— start Working data —

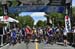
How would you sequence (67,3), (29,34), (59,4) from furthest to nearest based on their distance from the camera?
(59,4)
(67,3)
(29,34)

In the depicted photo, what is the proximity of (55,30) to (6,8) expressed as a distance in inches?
342

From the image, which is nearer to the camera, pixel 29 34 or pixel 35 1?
pixel 29 34

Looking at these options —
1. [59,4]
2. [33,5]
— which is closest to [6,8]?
[33,5]

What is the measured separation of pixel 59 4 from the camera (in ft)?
131

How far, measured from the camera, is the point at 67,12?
1481 inches

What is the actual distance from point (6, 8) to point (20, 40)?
624cm

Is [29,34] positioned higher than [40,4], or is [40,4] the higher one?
[40,4]

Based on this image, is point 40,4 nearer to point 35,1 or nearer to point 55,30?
point 35,1

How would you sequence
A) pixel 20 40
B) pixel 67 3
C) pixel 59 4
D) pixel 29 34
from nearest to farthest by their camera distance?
pixel 29 34 < pixel 20 40 < pixel 67 3 < pixel 59 4

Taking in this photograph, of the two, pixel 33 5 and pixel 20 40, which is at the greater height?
pixel 33 5

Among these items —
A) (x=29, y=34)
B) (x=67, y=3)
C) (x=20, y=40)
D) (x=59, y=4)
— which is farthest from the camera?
(x=59, y=4)

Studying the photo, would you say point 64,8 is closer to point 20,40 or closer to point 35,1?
point 35,1

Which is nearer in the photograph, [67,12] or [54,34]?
[54,34]

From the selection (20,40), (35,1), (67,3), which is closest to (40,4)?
(35,1)
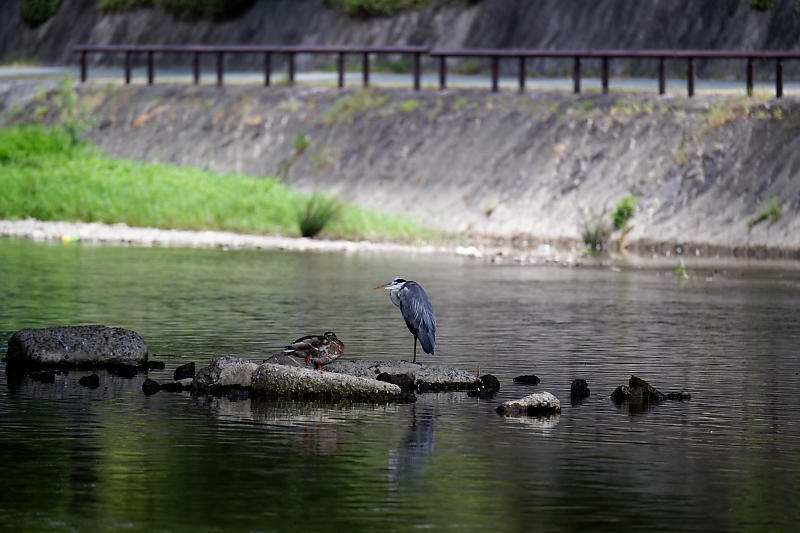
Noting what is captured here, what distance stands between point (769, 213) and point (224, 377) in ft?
76.1

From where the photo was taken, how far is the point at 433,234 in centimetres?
4159

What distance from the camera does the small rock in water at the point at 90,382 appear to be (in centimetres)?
1703

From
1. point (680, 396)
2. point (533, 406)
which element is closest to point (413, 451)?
point (533, 406)

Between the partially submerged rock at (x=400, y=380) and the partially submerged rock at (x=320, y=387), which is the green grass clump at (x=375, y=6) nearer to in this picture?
the partially submerged rock at (x=400, y=380)

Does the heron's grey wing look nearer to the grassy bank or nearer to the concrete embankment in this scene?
the concrete embankment

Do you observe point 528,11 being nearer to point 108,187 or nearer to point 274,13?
point 274,13

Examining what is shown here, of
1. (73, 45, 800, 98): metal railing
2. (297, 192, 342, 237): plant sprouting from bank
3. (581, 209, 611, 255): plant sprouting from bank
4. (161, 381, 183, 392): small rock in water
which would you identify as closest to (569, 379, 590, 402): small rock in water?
(161, 381, 183, 392): small rock in water

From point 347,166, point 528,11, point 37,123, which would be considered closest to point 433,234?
point 347,166

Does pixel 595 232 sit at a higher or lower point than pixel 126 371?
higher

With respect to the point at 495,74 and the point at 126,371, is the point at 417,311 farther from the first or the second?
the point at 495,74

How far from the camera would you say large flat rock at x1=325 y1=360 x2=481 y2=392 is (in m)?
17.1

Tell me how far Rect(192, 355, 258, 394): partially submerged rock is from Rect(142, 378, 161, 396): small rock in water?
14.9 inches

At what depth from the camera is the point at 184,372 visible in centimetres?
1733

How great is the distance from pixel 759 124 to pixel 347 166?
11169 millimetres
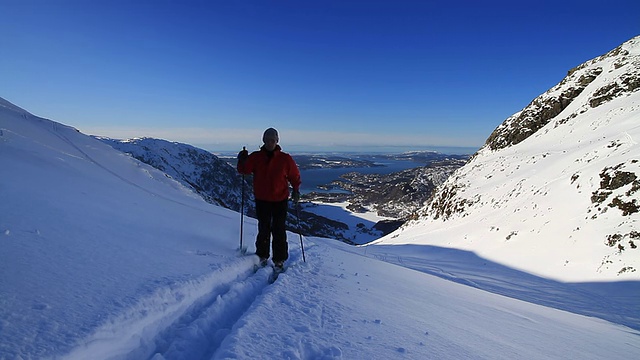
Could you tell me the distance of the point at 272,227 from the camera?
566cm

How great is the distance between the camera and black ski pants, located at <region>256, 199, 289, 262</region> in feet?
18.1

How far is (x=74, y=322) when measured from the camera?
225cm

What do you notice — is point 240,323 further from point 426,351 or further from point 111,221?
point 111,221

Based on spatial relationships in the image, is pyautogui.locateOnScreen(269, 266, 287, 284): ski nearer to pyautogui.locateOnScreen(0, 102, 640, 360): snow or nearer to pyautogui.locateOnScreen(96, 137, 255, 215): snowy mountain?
pyautogui.locateOnScreen(0, 102, 640, 360): snow

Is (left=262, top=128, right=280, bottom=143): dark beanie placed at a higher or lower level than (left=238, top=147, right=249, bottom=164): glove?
higher

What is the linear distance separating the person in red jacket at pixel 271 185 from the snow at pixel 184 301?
0.40 m

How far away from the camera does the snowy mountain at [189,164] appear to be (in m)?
141

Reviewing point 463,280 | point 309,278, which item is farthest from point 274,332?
point 463,280

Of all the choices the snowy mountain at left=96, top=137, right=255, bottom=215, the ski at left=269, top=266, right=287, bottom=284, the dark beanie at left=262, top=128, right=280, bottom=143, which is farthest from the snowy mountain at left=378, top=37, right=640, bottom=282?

— end Working data —

Report each line of the records above that contains the word "farthest", counting only matches with the same letter case.

from nearest to farthest by their camera distance?
— which is farthest from the camera?
Reviewing point 463,280 | point 309,278, which item is farthest from point 274,332?
Of all the choices the snowy mountain at left=96, top=137, right=255, bottom=215, the ski at left=269, top=266, right=287, bottom=284, the dark beanie at left=262, top=128, right=280, bottom=143, which is farthest from the snowy mountain at left=378, top=37, right=640, bottom=282?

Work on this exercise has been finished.